*** Opening of SOURCE EXTRACT ***

Continuous home care hospice services, sometimes called crisis care services, are provided to hospice-eligible patients in moments of crisis resulting from acute medical symptoms. This level of care is available to a patient when the patient’s acute medical symptoms require immediate and short-term skilled nursing services, allowing the patient to remain in his/her home during a very difficult time. Medicare pays for continuous care hospice services at a rate that is nearly 6 times that of the daily rate for routine home hospice care. The continuous home care reimbursement rate is the highest daily rate a hospice can bill Medicare. Because continuous home care hospice services are limited to moments of crisis and have stringent criteria, they are rarely used.

During the government’s investigation, it was discovered that St. Joseph Hospice was an outlier in its use and billing of continuous care hospice services. The government found that there were a significant number of patients who received continuous care hospice services when there was no crisis, and thus, they were not eligible for such services. The result of this misuse of the continuous home care hospice benefit was millions of dollars of false claims submitted to and paid by the government.

"While the government finds it necessary to provide this very important benefit to its citizens during a time of crisis, it is sometimes the case that companies and/or individuals will abuse the provision of this service through aggressive marketing practices, thrusting patients into services they really do not need in order to increase the company’s reimbursement rate and its bottom line," said United States Attorney Gregory K. Davis. "We will continue to investigate and root out this and other types of healthcare fraud. This is a very important aspect of the work we do, particularly given that healthcare fraud costs taxpayers tens of billions of dollars a year." In addition to saving taxpayer dollars, the United States Attorney believes that such efforts will be important in continuing to stem the tide of rising health care costs.

*** Close of SOURCE EXTRACT ***
*** Opening of RECORDS ***

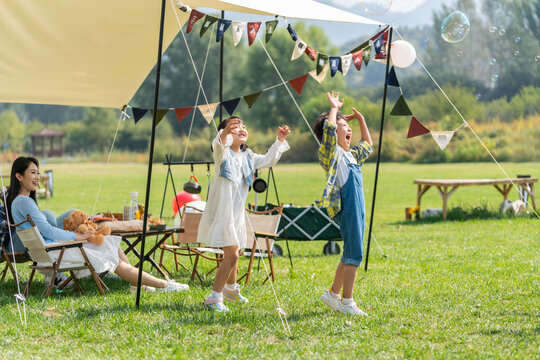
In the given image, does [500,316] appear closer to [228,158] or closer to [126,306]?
[228,158]

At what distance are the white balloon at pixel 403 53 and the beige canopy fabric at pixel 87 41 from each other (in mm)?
471

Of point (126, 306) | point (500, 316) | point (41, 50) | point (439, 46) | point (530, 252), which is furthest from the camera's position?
point (439, 46)

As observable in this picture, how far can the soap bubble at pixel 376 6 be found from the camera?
816 centimetres

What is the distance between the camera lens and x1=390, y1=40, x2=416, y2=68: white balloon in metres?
6.19

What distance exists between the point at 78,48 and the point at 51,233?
6.83 feet

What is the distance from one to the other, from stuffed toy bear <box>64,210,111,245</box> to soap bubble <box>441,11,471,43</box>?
4.88 meters

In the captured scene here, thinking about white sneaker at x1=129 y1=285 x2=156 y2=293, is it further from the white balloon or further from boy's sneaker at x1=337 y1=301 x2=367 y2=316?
the white balloon

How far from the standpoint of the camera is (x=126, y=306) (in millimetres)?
4883

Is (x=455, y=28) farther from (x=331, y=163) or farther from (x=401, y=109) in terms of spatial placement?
(x=331, y=163)

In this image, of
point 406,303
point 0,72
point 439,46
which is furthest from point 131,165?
point 406,303

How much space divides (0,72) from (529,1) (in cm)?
3938

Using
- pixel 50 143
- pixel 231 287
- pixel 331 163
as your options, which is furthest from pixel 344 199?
pixel 50 143

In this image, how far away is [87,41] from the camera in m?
6.38

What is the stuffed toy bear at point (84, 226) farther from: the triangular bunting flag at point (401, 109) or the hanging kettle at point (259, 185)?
the triangular bunting flag at point (401, 109)
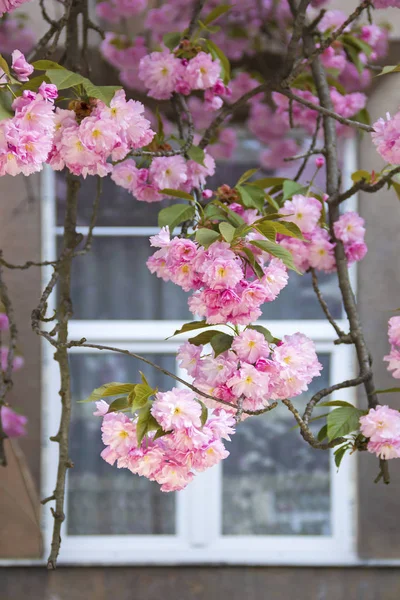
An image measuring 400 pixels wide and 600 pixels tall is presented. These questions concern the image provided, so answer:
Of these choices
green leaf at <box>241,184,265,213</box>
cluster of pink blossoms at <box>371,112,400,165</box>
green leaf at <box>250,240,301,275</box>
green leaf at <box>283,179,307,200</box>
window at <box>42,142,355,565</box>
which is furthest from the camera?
window at <box>42,142,355,565</box>


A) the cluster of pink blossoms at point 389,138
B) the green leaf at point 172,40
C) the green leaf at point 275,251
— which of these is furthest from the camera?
the green leaf at point 172,40

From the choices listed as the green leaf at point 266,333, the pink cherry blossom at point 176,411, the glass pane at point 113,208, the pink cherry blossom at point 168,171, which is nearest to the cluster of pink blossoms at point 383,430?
the green leaf at point 266,333

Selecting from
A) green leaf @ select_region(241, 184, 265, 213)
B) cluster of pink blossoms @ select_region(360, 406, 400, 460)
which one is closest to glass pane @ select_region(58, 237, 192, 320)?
green leaf @ select_region(241, 184, 265, 213)

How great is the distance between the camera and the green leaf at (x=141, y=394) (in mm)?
939

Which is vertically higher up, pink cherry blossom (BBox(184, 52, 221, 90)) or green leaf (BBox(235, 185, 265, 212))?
pink cherry blossom (BBox(184, 52, 221, 90))

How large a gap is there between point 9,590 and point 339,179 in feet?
6.08

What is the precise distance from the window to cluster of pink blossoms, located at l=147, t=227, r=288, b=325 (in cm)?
155

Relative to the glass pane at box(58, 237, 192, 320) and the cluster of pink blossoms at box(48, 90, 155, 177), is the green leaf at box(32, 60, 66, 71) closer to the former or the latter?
the cluster of pink blossoms at box(48, 90, 155, 177)

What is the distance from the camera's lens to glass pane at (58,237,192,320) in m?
2.57

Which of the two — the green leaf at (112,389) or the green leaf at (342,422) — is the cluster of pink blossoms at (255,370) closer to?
the green leaf at (112,389)

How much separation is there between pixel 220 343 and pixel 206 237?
0.49ft

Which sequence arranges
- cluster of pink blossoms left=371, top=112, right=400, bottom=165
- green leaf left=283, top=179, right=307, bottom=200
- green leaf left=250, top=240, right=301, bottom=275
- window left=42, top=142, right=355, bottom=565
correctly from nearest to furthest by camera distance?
green leaf left=250, top=240, right=301, bottom=275 < cluster of pink blossoms left=371, top=112, right=400, bottom=165 < green leaf left=283, top=179, right=307, bottom=200 < window left=42, top=142, right=355, bottom=565

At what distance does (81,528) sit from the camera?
254cm

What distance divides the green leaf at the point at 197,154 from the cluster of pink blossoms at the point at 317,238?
0.59 feet
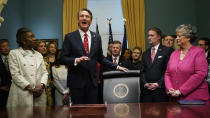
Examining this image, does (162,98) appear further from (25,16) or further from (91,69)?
(25,16)

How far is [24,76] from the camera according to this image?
2711mm

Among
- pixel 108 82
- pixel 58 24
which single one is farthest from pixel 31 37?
pixel 58 24

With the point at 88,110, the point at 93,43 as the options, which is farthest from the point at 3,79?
the point at 88,110

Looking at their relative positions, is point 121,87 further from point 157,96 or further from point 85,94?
point 157,96

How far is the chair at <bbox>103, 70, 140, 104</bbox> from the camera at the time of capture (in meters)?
1.92

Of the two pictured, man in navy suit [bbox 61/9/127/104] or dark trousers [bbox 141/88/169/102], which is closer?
man in navy suit [bbox 61/9/127/104]

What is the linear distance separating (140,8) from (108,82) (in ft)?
16.2

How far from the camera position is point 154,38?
315 cm

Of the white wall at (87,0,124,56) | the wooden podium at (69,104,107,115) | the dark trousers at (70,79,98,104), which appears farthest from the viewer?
the white wall at (87,0,124,56)

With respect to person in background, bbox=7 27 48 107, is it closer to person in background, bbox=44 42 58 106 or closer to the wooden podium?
person in background, bbox=44 42 58 106

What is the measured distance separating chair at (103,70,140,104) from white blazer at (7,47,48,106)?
1045 mm

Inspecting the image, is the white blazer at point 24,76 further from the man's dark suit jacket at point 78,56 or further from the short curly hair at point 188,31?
the short curly hair at point 188,31

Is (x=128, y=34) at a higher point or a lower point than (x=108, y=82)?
higher

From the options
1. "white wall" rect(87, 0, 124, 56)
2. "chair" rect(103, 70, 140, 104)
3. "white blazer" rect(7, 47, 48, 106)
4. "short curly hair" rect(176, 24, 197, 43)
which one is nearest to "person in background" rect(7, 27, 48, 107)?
"white blazer" rect(7, 47, 48, 106)
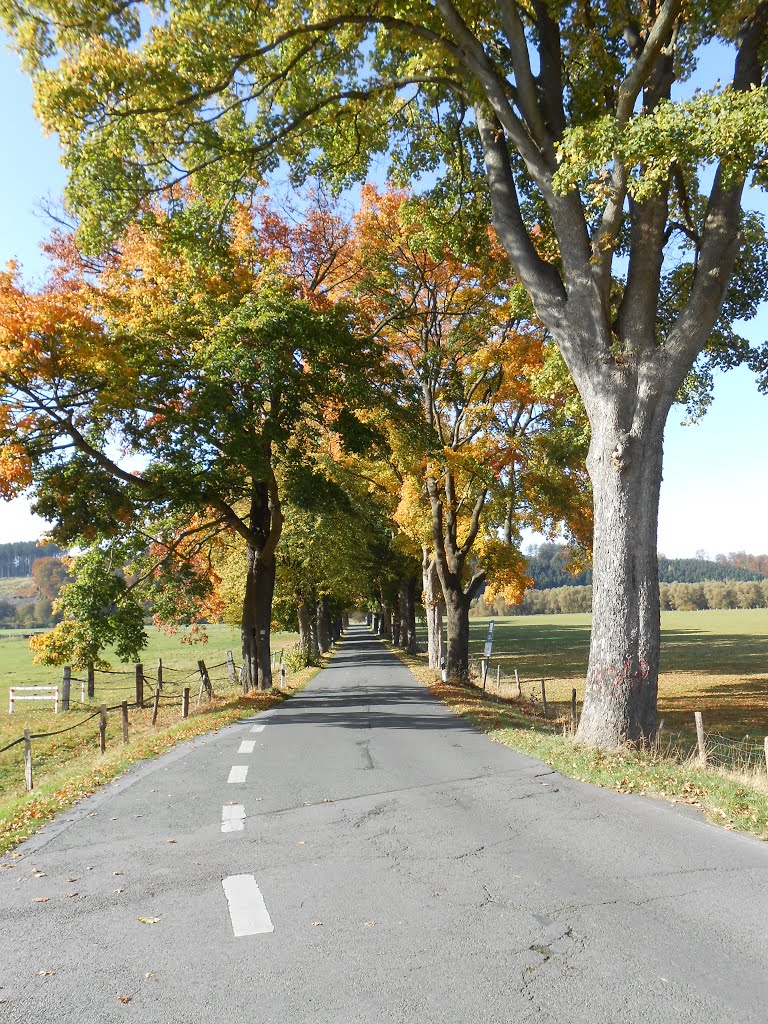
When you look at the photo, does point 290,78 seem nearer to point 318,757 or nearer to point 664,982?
point 318,757

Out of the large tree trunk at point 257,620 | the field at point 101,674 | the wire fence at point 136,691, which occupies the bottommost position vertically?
the field at point 101,674

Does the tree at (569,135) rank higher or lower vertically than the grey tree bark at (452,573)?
higher

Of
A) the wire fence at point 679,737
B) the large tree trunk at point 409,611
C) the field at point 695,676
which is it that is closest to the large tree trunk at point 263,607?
the wire fence at point 679,737

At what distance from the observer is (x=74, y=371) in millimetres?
15047

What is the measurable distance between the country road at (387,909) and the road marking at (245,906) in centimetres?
2

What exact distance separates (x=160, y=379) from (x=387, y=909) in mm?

*** Close of RECORDS ***

Reproduce the complete passage on St. Joseph Hospice and continuous home care billing, word for word.

Continuous home care hospice services, sometimes called crisis care services, are provided to hospice-eligible patients in moments of crisis resulting from acute medical symptoms. This level of care is available to a patient when the patient’s acute medical symptoms require immediate and short-term skilled nursing services, allowing the patient to remain in his/her home during a very difficult time. Medicare pays for continuous care hospice services at a rate that is nearly 6 times that of the daily rate for routine home hospice care. The continuous home care reimbursement rate is the highest daily rate a hospice can bill Medicare. Because continuous home care hospice services are limited to moments of crisis and have stringent criteria, they are rarely used.

During the government’s investigation, it was discovered that St. Joseph Hospice was an outlier in its use and billing of continuous care hospice services. The government found that there were a significant number of patients who received continuous care hospice services when there was no crisis, and thus, they were not eligible for such services. The result of this misuse of the continuous home care hospice benefit was millions of dollars of false claims submitted to and paid by the government.

"While the government finds it necessary to provide this very important benefit to its citizens during a time of crisis, it is sometimes the case that companies and/or individuals will abuse the provision of this service through aggressive marketing practices, thrusting patients into services they really do not need in order to increase the company’s reimbursement rate and its bottom line," said United States Attorney Gregory K. Davis. "We will continue to investigate and root out this and other types of healthcare fraud. This is a very important aspect of the work we do, particularly given that healthcare fraud costs taxpayers tens of billions of dollars a year." In addition to saving taxpayer dollars, the United States Attorney believes that such efforts will be important in continuing to stem the tide of rising health care costs.